[TEXTO DE LEITURA]
╭──
II – No que a esta pena acessória respeita a mesma não merece censura por obedecer aos requisitos do artº 101º, nº 1 do DL 244/98, de 8/8, com as alterações introduzidas pela Lei nº 97/99, de 26/7, e DLs 4/01 de 10/1 e 34/03, de 25/2, ou seja, tratar-se cidadão estrangeiro não residente, condenado por crime doloso em pena de prisão superior a seis meses.

III – No caso vertente tal pena justificava-se ainda que o arguido fosse cidadão residente por se verificarem os requisitos dos nºs 2 e 4 daquele artº 101º - gravidade dos factos e dos bens jurídicos violados e não inserção na vida social.

Texto Integral

Acordam, em audiência, na 5ª Secção do Tribunal da Relação de Lisboa:

Iº 1. No Processo Comum (Tribunal Colectivo) nº6/03.8PEBRR, do 2º Juízo Criminal do Barreiro, foram julgados, (A) e (B)
Condenados por acórdão de 29Março04, por crimes de tráfico de estupefacientes (art.21, do Dec. Lei nº15/93) e detenção ilegal de arma (art.6, nº1, da Lei nº22/97), respectivamente, cinco anos e seis meses de prisão e oito meses de prisão e, em cúmulo jurídico, cada um, na pena única de cinco anos e nove meses de prisão e na pena acessória de expulsão do território nacional, com interdição de entrada por cinco anos, o arguido (A) interpôs recurso, tendo sido proferido acórdão por este TRL (fls.583 e segs.), considerando que os factos praticados por este arguido integram o crime do art.25, al.a, do Dec. Lei nº15/93, anulando o acórdão proferido para que fosse cumprido art.358, nº3, do CPP.
╰──
[ENUNCIADO] Enumere, sem repetições, todas as leis e todos os decretos-leis que o excerto do acórdão identifica por número e ano.

[DADOS FORNECIDOS]
╭──
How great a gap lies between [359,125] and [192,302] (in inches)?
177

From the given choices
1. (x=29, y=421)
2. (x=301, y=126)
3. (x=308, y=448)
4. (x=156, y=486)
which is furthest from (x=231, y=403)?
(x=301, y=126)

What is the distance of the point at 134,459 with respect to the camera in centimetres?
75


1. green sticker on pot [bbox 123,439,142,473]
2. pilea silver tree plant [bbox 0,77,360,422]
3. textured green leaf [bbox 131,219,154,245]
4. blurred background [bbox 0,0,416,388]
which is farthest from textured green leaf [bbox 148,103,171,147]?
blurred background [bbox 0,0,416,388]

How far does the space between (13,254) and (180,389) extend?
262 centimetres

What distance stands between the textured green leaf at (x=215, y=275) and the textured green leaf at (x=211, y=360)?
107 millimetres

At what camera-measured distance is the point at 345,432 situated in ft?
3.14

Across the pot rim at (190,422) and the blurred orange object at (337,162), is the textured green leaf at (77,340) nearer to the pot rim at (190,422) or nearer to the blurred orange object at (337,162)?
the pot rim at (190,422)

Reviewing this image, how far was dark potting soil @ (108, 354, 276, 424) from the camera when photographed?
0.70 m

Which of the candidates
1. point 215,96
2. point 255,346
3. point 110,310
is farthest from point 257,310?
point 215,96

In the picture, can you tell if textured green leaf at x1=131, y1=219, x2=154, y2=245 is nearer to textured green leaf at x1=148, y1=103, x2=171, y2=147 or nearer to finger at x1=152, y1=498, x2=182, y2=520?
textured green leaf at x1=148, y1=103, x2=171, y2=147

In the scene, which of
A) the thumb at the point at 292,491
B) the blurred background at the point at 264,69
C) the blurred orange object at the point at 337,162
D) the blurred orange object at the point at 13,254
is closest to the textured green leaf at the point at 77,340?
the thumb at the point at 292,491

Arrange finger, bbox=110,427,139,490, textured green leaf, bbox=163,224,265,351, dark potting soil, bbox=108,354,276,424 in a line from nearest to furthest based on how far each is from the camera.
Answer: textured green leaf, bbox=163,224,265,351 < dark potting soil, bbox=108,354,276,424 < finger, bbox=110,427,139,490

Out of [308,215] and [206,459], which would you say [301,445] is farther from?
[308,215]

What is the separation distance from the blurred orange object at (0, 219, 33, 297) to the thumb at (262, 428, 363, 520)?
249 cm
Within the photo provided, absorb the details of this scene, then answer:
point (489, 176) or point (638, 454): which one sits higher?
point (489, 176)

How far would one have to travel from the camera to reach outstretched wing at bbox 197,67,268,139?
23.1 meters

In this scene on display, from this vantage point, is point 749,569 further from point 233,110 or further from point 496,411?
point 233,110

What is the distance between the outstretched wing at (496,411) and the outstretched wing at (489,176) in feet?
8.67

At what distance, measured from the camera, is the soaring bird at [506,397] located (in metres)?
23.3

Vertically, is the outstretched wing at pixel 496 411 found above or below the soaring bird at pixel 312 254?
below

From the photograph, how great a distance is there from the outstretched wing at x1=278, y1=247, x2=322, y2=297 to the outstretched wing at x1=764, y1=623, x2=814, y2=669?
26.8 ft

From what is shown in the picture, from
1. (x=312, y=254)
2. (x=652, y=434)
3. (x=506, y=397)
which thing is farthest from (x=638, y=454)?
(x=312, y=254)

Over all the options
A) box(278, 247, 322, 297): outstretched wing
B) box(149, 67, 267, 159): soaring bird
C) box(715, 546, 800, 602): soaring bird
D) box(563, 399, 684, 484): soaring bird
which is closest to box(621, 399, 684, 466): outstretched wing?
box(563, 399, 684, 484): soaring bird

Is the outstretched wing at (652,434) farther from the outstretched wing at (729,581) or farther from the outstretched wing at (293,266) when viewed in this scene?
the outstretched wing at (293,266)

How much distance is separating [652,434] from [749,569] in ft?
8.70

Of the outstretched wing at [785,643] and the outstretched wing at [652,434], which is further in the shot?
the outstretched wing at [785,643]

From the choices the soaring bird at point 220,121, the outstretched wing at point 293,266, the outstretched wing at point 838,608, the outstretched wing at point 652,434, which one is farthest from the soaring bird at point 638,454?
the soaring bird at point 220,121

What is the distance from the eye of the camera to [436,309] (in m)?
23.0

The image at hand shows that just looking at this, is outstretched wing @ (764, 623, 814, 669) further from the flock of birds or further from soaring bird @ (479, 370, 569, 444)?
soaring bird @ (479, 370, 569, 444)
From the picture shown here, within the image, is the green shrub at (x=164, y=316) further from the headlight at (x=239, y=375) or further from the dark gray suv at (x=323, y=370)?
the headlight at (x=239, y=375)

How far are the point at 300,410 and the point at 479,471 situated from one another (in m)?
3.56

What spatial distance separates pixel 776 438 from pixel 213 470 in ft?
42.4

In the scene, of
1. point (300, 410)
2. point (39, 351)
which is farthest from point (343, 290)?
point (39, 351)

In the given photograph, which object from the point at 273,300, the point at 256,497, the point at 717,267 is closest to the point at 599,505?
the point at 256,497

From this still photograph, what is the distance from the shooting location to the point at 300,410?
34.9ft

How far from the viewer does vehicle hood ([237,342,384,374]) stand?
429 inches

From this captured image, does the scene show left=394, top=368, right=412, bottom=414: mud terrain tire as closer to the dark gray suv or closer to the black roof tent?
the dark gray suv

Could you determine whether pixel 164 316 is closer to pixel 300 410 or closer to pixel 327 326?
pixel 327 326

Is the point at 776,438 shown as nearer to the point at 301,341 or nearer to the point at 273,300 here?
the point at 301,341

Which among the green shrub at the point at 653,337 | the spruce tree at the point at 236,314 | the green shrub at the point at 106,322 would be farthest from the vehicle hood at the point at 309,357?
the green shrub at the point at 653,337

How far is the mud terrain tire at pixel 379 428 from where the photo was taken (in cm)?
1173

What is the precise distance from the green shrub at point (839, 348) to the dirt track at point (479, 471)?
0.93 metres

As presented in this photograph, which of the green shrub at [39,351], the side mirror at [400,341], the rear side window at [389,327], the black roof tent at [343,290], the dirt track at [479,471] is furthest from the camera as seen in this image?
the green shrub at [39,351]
╰──
[RESOLUÇÃO]
- DL 244/98, de 8/8
- Lei nº 97/99, de 26/7
- DL 4/01, de 10/1
- DL 34/03, de 25/2
- Dec. Lei nº15/93
- Lei nº22/97